Gardening is a 4-letter word: There are fewer folks who want to spend quantities of time with their hands in the dirt yet there are a growing number wanting to be surrounded by color and beauty. For many this means that a greater portion of the more difficult or time-consuming gardening tasks are hired out allowing for more time to be spent with family, friends and/or on more desirable activities. Growing plants in pots will continue to grow in popularity as an easy and more productive alternative to dealing with difficult soil conditions. The use of colorful and interesting containers will increase as we look to enhance our outdoor living spaces and grow tired of plain and uninspired pottery.
Gardening for the greater good: The notion of greening urban communities has taken hold in a way that “Save the Rainforest” could not. The combination of a shrinking urban population, climate concerns and a desire for locally grown produce is creating the perfect storm for urban gardening initiatives. Look for more city gardening projects turning once blighted neighborhoods into productive gardening plots. On a local level, gardening dollars will be more focused on purposeful plantings that provide more than just a hobby… edibles, cut flowers, wildlife habitat, privacy and event décor are examples of what will drive consumers to purchase green goods this year.

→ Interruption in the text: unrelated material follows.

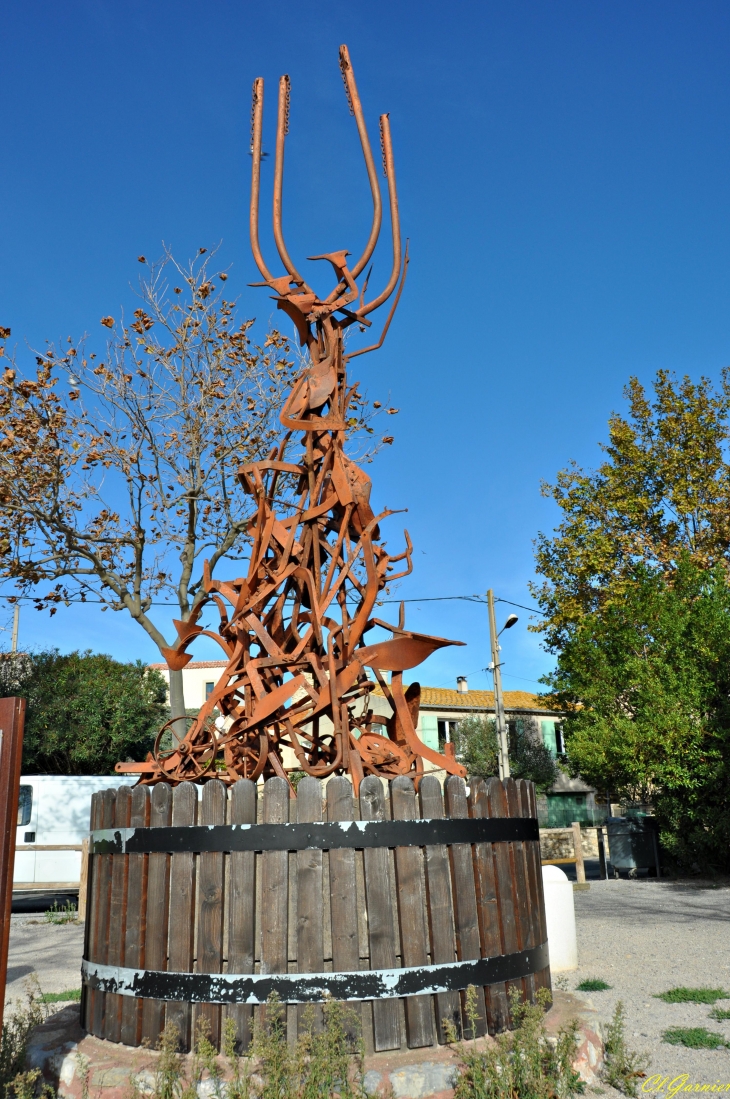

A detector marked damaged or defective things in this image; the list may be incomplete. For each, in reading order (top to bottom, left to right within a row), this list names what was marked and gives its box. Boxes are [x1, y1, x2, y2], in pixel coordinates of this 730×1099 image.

rusted metal sculpture [117, 47, 463, 795]
rusty plowshare [81, 769, 547, 1050]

Gardening with edibles: The popularity of growing of vegetables and fruits has always spiked with an economic downturn and I expect this trend to continue. Consumers of this trend, going on a 3rd season, will become more creative in their plantings and plant selections. I expect to see more vegetables and herbs in a wider array of container plantings as well as the integration of edible plants into less traditional landscape locations. Who says I can’t have parsley growing along my front walkway! Unusual fruits and vegetables will also be more sought after as consumers become tired of the same old selections. Improved varieties will grow in popularity as folks realize the limitations of some heirloom selections.
Indoor gardening: The sales of tropical houseplants has seen a resurgence as we have learned more about the positive affect plants can have on our household environments. Not only do plants add beauty to our home décor they also clean the air we breathe by filtering many harmful toxins commonly found in our new, efficient, air-tight homes. Toxic vapors from carpet, paint and building materials as well as carbon dioxide are removed from indoor air by houseplants, which, in turn, produce oxygen.
Food quality awareness: Do you know where your salad comes from? More and more consumers are concerned with food quality and are seeking locally grown produce. Many will choose to grow their own but a growing number of consumers will frequent local farmers markets and participate in Community Supported Agriculture programs. (C.S.A.’s) The use and availability of community garden plots will also continue to grow in popularity.
Trends that won’t trend: The 2011 color of the year is Honeysuckle (reddish-pink), the perennial of the year is Amsonia Blue Star and the 2011 herb of the year is horseradish. I predict few will really care but we will still plant pink and blue flowers and there is nothing better that a real, fresh horseradish sauce on prime rib.
So will these trends hold true? Will my predictions be correct or will I need to order hundreds of Honeysuckle Pink garden aprons come June? Only time will tell but there is something I do know for sure… there is a connection between man and earth that is deeper and more complex than we can readily comprehend. The satisfaction of growing something, of nurturing plants, the feeling of accomplishment from a successful harvest are things that need to be experienced to be completely understood. Those of you that have taken the time to read this are far more likely to understand the benefits derived from time in the garden but there are others out there who have not yet had the benefit of this experience.
With New Year’s trends come New Year’s resolutions… what do you say we resolve to get a few more folks to learn just how much fun it is to play in the dirt this year!